§ **Problem details**:
Find each line of the data that contains the string "nearer" and copy those lines. Case matters.

§ **Entries provided**:
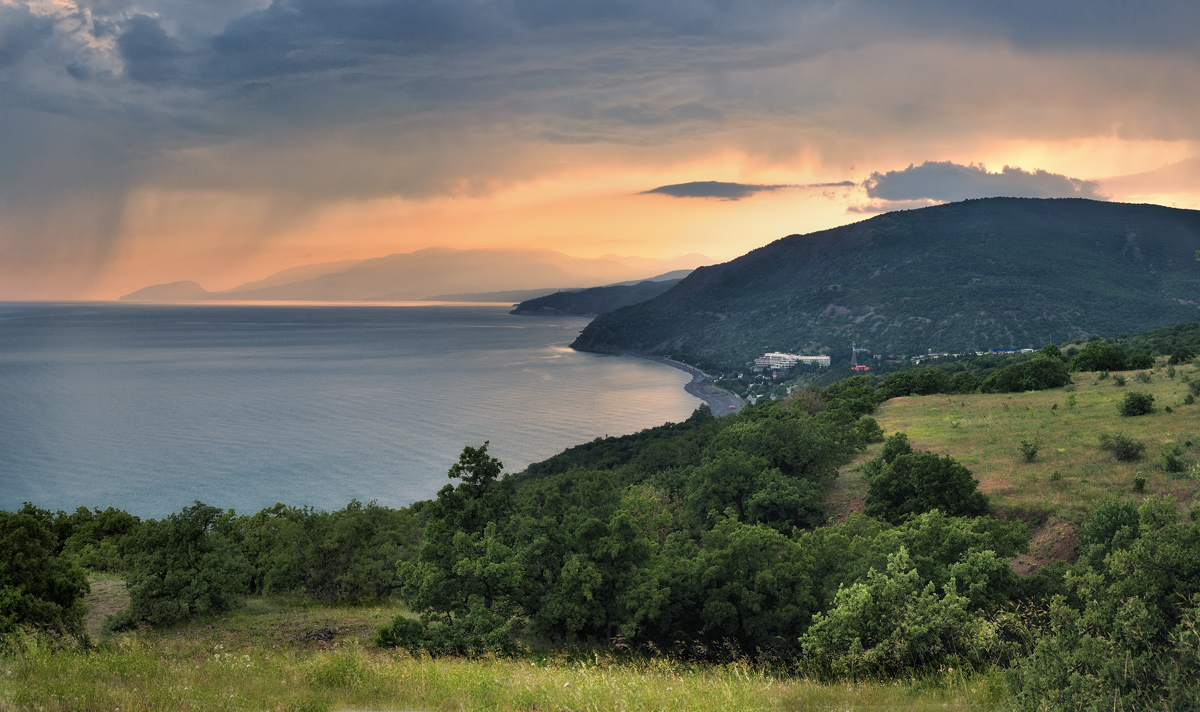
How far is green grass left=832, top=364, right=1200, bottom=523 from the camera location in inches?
992

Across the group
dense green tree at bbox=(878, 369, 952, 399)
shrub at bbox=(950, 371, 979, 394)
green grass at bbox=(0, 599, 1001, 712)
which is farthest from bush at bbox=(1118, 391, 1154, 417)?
green grass at bbox=(0, 599, 1001, 712)

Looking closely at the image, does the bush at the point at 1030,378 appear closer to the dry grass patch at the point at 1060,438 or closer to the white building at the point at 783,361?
the dry grass patch at the point at 1060,438

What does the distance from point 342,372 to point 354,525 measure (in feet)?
531

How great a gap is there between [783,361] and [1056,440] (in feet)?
485

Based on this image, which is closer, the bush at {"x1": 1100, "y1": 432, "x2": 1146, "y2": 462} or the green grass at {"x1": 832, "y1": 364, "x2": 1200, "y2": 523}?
the green grass at {"x1": 832, "y1": 364, "x2": 1200, "y2": 523}

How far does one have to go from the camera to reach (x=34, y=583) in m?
17.2

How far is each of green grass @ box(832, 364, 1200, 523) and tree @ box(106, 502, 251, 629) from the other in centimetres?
2798

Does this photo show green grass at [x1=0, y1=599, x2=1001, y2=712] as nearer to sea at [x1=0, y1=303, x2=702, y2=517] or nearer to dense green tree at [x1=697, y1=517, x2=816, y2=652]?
dense green tree at [x1=697, y1=517, x2=816, y2=652]

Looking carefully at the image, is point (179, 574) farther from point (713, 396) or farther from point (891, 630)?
point (713, 396)

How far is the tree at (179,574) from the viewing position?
21031 mm

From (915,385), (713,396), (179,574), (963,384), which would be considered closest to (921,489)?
(179,574)

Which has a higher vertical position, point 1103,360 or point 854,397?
point 1103,360

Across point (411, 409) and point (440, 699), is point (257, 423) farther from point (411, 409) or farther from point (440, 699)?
point (440, 699)

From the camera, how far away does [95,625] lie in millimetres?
21344
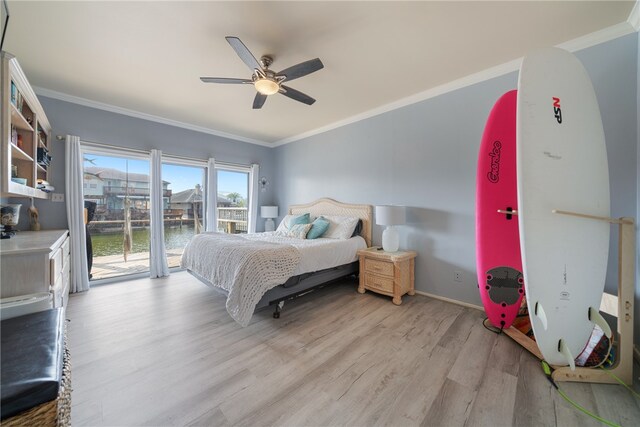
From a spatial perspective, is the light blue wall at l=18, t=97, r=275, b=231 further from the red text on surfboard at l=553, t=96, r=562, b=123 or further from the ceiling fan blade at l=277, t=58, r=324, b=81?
the red text on surfboard at l=553, t=96, r=562, b=123

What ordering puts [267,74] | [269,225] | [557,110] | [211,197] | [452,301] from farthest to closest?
[269,225] < [211,197] < [452,301] < [267,74] < [557,110]

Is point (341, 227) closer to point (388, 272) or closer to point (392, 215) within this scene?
point (392, 215)

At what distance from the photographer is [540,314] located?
144 centimetres

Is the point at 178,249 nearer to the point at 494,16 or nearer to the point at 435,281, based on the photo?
the point at 435,281

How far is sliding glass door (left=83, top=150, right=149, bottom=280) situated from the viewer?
333 centimetres

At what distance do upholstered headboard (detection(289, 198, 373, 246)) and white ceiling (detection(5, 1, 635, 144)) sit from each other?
164cm

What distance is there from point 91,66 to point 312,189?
10.6ft

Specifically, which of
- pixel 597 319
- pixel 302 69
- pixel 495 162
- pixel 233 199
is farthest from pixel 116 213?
pixel 597 319

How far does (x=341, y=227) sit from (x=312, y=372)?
7.05 ft

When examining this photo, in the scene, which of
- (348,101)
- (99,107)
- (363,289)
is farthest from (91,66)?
(363,289)

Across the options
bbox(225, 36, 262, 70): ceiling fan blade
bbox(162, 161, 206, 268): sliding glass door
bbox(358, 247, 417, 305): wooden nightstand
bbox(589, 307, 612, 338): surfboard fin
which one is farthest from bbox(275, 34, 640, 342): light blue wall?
bbox(162, 161, 206, 268): sliding glass door

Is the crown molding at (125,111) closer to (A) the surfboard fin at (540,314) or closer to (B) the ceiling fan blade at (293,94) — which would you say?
(B) the ceiling fan blade at (293,94)

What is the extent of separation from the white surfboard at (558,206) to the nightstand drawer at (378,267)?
137 centimetres

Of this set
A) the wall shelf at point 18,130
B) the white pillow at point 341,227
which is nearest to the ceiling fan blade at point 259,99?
the wall shelf at point 18,130
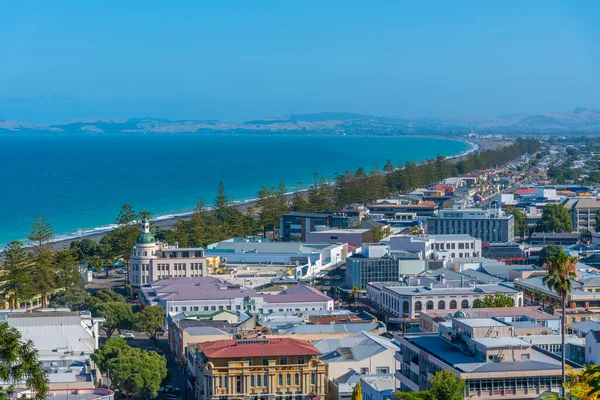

§ **Final answer**:
Does this photo show green grass at [x1=0, y1=599, x2=1001, y2=712] as nearer to sea at [x1=0, y1=303, x2=702, y2=517] or nearer to dense green tree at [x1=697, y1=517, x2=816, y2=652]?
Is the point at 178,249 nearer to the point at 494,16 or nearer to the point at 435,281, based on the photo?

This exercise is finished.